Rand suffers more blows as dollar flexes its muscles
The dollar is strong against all currencies, after the US Fed stuck to its path of gradually raising interest rates, on Thursday night
The rand slid on Friday morning, in a fairly dramatic U-turn that reasserted the status of the dollar as the world’s reserve currency.
The dollar was strong against all currencies, after the US Federal Reserve stuck to its path of gradually raising interest rates, on Thursday night.
The rand slipped more than 1% to R14.29 against the dollar, dampening hopes of a potential relief to hard-pressed consumers in the form a cut in fuel prices in December.
As recently as Wednesday, the local currency bought a single dollar at R13.89, which represented its best level in more than two months.

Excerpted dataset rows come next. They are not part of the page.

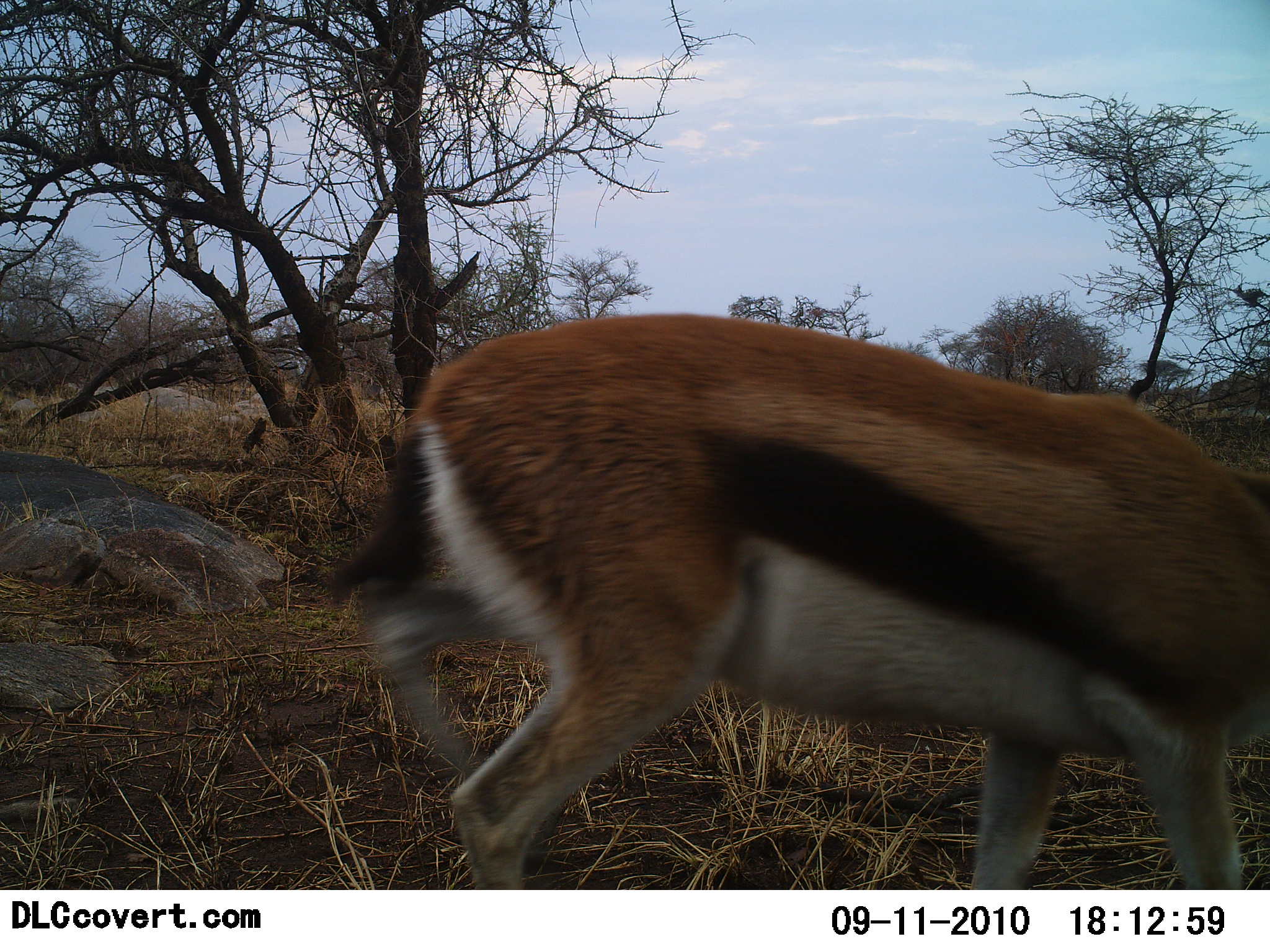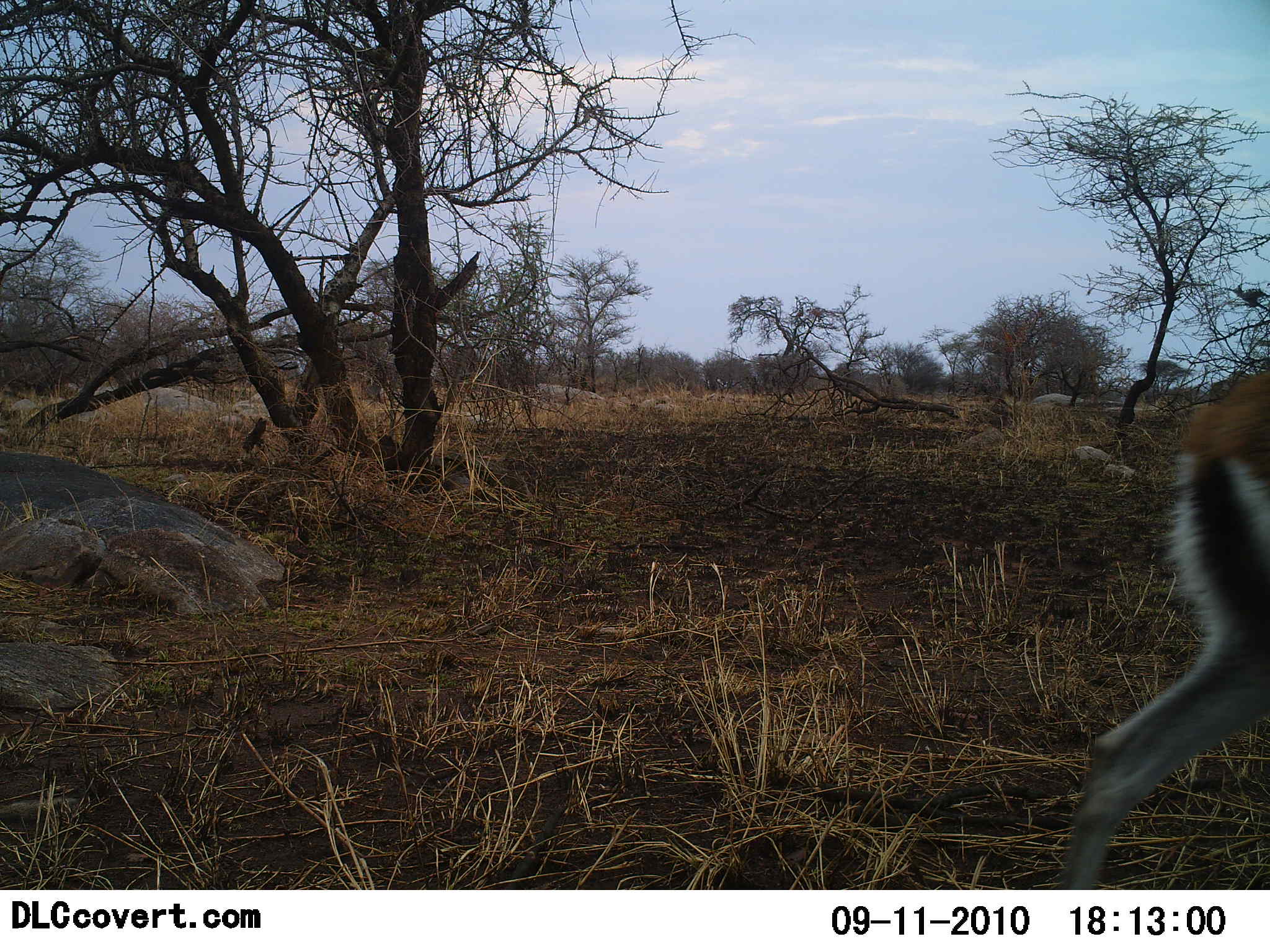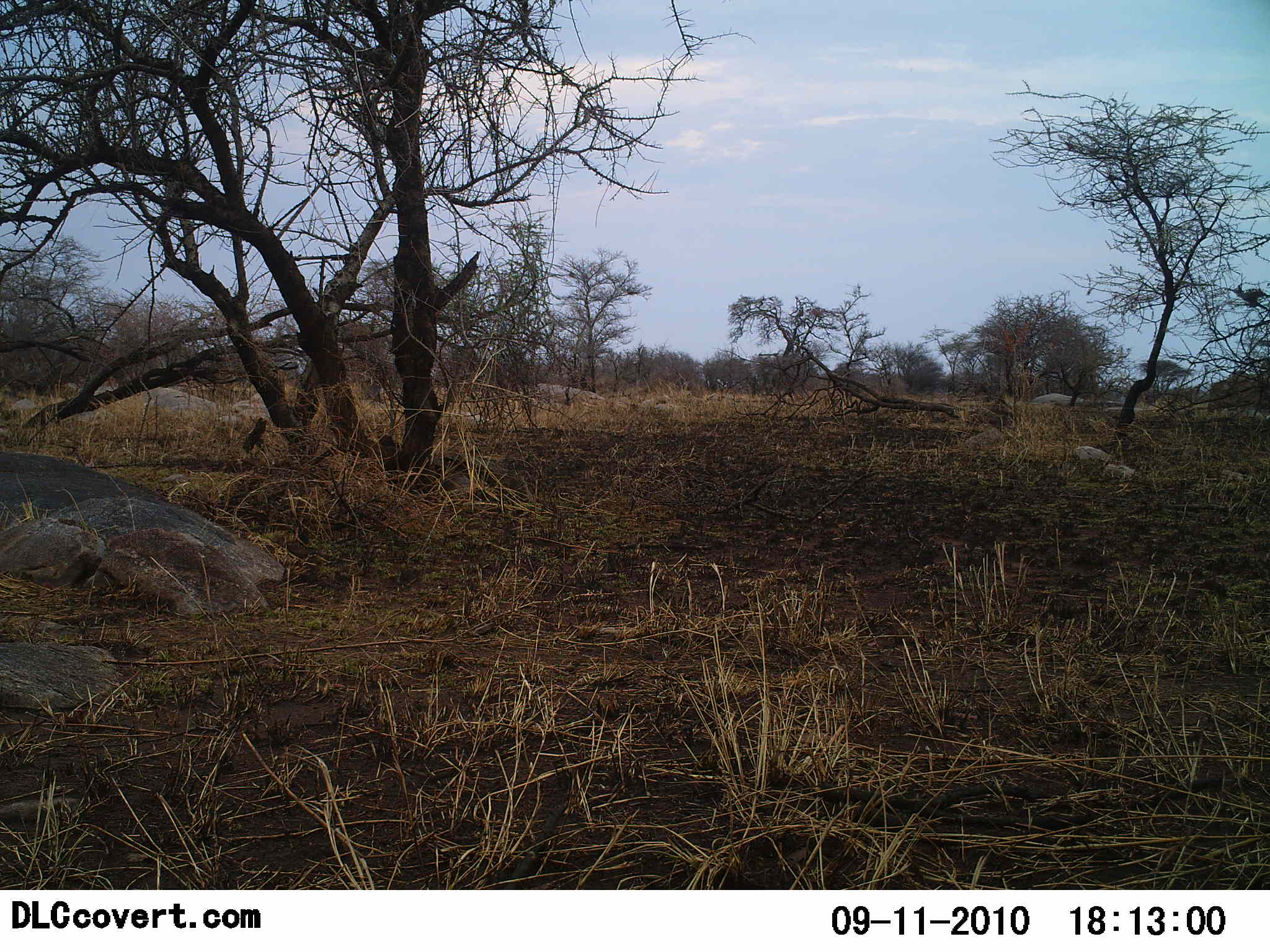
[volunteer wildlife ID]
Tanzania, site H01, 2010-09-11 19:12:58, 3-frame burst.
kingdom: Animalia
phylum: Chordata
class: Mammalia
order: Artiodactyla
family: Bovidae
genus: Eudorcas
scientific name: Eudorcas thomsonii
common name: thomson's gazelle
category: gazellethomsons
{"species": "gazellethomsons (thomson's gazelle) (Eudorcas thomsonii)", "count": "1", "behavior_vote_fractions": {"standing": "0%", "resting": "0%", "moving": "100%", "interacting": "0%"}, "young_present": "0%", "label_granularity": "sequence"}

The prospect of more interest rates in the US could further lead to bond outflows from emerging-markets such SA, weakening the rand and threatening the outlook on inflation.
Foreigners have sold a net R55bn worth of local bonds so far in 2018, according to the JSE data.

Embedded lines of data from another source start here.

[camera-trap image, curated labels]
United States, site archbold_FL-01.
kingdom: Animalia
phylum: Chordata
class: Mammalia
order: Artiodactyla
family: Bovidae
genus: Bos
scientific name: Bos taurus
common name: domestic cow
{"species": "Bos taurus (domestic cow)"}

The Fed has raised rates three times so far in 2018 and one more increase is likely in December. Rand Merchant Bank analyst Nema Ramkhelawan-Bhana said the Fed appeared unperturbed by the recent stock-market woes and moderation in fixed-investment growth.
At 10.30am, the rand was 1.14% weaker against the dollar at R14.2905, 0.92% weaker against the euro at R16.2047 and 0.74% weaker against the pound at R18.5989. The euro was 0.22% weaker at $1.1338.

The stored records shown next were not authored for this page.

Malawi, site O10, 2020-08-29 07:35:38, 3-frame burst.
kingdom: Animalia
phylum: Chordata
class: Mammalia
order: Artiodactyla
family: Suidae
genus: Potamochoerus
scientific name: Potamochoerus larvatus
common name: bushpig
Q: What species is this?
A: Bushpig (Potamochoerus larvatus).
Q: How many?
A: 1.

Local bonds were a lot weaker, too, with the yield on the benchmark R186 bond rising to 9.25%, from 9.13% at its last settlement.
ETM Analytics market analyst Halen Bothma said earlier in the week that while there was scope for the rand to recover from the oversold levels, the outlook was still murky given the fickle global environment stemming from the China-US trade dispute and the extent to which it could affect global growth and sentiment.